Sanofi announced it has completed the acquisition of Vigil Neuroscience, Inc., a move aimed at strengthening its position in neurology and rare neurodegenerative diseases. The all-cash transaction is valued at approximately $822 million.
According to the company, the acquisition will add Vigil’s pipeline to Sanofi’s portfolio, including VGL101, a monoclonal antibody currently in a Phase 2 trial for adult-onset leukoencephalopathy with axonal spheroids and pigmented glia (ALSP). This rare, genetic, and fatal neurodegenerative disease is caused by mutations in the CSF1R gene.
The company said the deal also includes rights to Vigil’s preclinical program, VG-3927, a small-molecule CSF1R inhibitor in development for rare microgliopathies. Sanofi claims these programs complement its existing work in neurology and align with its strategy to focus on first- or best-in-class medicines in specialty care.

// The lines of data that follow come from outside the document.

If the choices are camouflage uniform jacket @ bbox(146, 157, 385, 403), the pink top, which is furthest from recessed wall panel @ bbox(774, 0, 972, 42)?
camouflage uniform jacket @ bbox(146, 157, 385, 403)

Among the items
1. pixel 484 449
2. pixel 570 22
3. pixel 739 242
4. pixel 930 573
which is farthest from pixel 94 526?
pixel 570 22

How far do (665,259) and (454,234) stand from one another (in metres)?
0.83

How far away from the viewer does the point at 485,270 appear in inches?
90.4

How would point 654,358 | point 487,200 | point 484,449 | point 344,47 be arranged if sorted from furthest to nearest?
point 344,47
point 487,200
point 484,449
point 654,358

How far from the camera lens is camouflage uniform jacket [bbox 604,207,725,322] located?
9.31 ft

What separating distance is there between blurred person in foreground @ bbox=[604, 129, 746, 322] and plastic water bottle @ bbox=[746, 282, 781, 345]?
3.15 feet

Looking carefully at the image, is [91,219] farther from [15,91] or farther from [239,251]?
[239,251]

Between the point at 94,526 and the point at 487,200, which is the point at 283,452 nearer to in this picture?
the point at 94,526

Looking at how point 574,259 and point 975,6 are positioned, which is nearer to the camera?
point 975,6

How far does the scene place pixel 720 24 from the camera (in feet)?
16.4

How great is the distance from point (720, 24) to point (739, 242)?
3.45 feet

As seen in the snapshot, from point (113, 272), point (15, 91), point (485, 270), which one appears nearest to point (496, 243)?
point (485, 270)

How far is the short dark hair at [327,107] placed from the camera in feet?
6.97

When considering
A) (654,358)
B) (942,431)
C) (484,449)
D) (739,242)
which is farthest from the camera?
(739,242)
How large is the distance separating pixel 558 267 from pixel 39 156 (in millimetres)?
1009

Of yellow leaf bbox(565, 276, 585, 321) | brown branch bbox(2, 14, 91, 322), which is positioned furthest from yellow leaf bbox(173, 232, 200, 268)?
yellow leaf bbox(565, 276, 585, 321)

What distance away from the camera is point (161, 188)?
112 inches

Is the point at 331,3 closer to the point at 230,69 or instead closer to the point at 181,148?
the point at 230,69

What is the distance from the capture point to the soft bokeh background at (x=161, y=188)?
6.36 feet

Sanofi stated that the integration of Vigil’s programs is expected to accelerate the development of potential treatments for underserved patient populations with high unmet medical needs. The company highlighted that rare neurodegenerative conditions often have limited or no approved therapies, making them a key area of focus for future research and development.
The acquisition, first announced in June 2025, has now received all necessary approvals and is effective immediately. Sanofi said it will continue advancing the clinical and preclinical programs, with the goal of delivering new therapeutic options in the coming years.